Abuse screams from the December 5, 1993 front page of the Santa Barbara News-Press. A 70-page report had just been released by the pastor of the Santa Barbara Mission, which chronicled “what some believe is the worst case of sexual abuse of its kind anywhere in the country.” The abuse spanned a period of 23 years and involved 25 percent of the Franciscan friars with children and adolescents at St. Anthony’s Seminary, which is no longer in operation. So far at least 34 men have charged their former teachers with having abused them.
Indeed, there is abuse out there, but in these cases the abuse had not been completely forgotten. In fact, one of the most serious consequences to these men consisted of the haunting memories that had plagued them through the years.
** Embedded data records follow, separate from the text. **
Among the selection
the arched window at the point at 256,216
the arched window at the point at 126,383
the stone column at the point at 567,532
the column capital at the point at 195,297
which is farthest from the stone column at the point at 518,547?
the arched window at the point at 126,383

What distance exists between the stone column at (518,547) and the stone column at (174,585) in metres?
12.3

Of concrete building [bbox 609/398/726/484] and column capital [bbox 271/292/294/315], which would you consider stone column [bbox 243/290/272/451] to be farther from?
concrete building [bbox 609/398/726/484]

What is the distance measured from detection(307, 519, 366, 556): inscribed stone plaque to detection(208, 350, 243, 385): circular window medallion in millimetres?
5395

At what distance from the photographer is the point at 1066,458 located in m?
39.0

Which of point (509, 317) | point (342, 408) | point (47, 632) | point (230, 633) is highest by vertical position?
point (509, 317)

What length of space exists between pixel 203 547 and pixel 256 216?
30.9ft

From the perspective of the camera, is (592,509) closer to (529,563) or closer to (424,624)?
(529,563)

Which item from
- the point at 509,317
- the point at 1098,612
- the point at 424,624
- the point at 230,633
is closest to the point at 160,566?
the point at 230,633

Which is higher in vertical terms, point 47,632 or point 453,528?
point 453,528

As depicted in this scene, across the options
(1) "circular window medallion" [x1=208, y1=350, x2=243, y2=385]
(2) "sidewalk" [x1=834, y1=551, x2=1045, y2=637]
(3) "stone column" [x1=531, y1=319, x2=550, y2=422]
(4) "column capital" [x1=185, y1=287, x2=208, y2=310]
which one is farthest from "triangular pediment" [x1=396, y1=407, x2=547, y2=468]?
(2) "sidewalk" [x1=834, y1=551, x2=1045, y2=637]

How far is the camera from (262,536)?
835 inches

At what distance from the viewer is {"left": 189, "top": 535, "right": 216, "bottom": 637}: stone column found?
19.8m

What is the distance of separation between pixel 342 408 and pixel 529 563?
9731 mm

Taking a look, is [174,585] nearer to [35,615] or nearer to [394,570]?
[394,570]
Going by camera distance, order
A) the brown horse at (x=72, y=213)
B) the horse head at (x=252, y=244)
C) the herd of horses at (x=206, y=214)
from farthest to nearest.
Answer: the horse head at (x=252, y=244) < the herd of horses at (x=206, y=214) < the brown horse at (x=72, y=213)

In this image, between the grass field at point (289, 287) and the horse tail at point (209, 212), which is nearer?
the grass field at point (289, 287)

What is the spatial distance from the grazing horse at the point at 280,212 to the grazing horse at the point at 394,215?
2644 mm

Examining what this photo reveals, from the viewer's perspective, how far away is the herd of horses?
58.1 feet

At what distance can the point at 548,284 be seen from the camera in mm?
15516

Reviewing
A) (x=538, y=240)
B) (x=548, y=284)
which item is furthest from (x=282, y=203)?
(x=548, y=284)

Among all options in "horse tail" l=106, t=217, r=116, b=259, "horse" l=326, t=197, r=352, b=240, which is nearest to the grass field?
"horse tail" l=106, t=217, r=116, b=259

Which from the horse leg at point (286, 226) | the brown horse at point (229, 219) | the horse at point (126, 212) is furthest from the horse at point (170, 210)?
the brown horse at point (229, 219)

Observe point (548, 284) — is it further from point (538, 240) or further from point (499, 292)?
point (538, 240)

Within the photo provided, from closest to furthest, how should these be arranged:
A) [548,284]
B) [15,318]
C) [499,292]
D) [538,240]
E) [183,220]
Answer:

Silence hid the secret sins of the friars, but the abuse had not been forgotten, hidden away in the recesses of a Freudian type of unconscious. Silence prevailed because the boys did not think anyone would believe their word against the word of such holy and highly respected men. Many of them felt dirty and guilty, even though they were the victims. In addition, their success in school depended upon their silence. Even as the grown men began to tell about the former abuse, members of the church would not believe. The stories just sounded too horrible to be true. Nevertheless, the abuse has been documented. There was an investigation.
How unlike those people who only remembered abuse in therapy with no investigation into whether such abuse even occurred. We are still very concerned about false accusations of abuse and about the therapy which intensifies pain through the creation of false memories. How important truth is in determining guilt and in helping those who have actually been abused!
Former St. Anthony Seminary students are receiving psychotherapy to help them recover from the devastation of abuse. Many have lost their faith in the Roman Catholic church and are now placing their faith in psychotherapy. That is understandable when the religion and the abuse were intermingled, especially if they never really knew Jesus Christ as sovereign Lord and Savior.
Sexual abuse is a very serious sin against God, as well as against the human victim of the crime. Little has been said about the seriousness of sinning against God in cases of incest and other forms of sexual abuse. Much, on the other hand has been written about the harm it does to children. However, the assumption that there are certain characteristic lasting effects has not been proved, and there is no consensus in the research concerning whether there is a clear connection between early abuse and the lists of problems that are popularly proposed as symptoms of former abuse.
While psychotherapy may be the best the world has to offer, true Christians have a better remedy—one that transforms the person and even makes positive use of the abuse in conforming the person into the image of Christ. Positive use of abuse? Positive use of horrible sin perpetrated against impressionable children? Yes! Throughout Scripture, God promises not only that he will “bind up the broken-hearted” and “proclaim liberty to the captives,” but also that He will “give unto them beauty for ashes, the oil of joy for mourning, the garment of praise for the spirit of heaviness; that they might be called trees of righteousness, the planting of the Lord, that He might be glorified” (Isaiah 61:1,3).
The Lord has given His Son to save us from the devastation of sin—our own sin—and He has given us new life to replace the old self that both sinned and was sinned against. As we put off the old self that was in bondage to sin and Satan, and as we put on the new self created in righteousness through the death and resurrection of the Lord Jesus Christ, we can walk in newness of life by the power of the indwelling Holy Spirit.
None of us has yet fathomed the depth of the grace of God. Some who have experienced the extremities of life have probably drunk more deeply than those who have not. The very life of Christ and the Word of God applied to the believer will do more than any psychotherapy can do.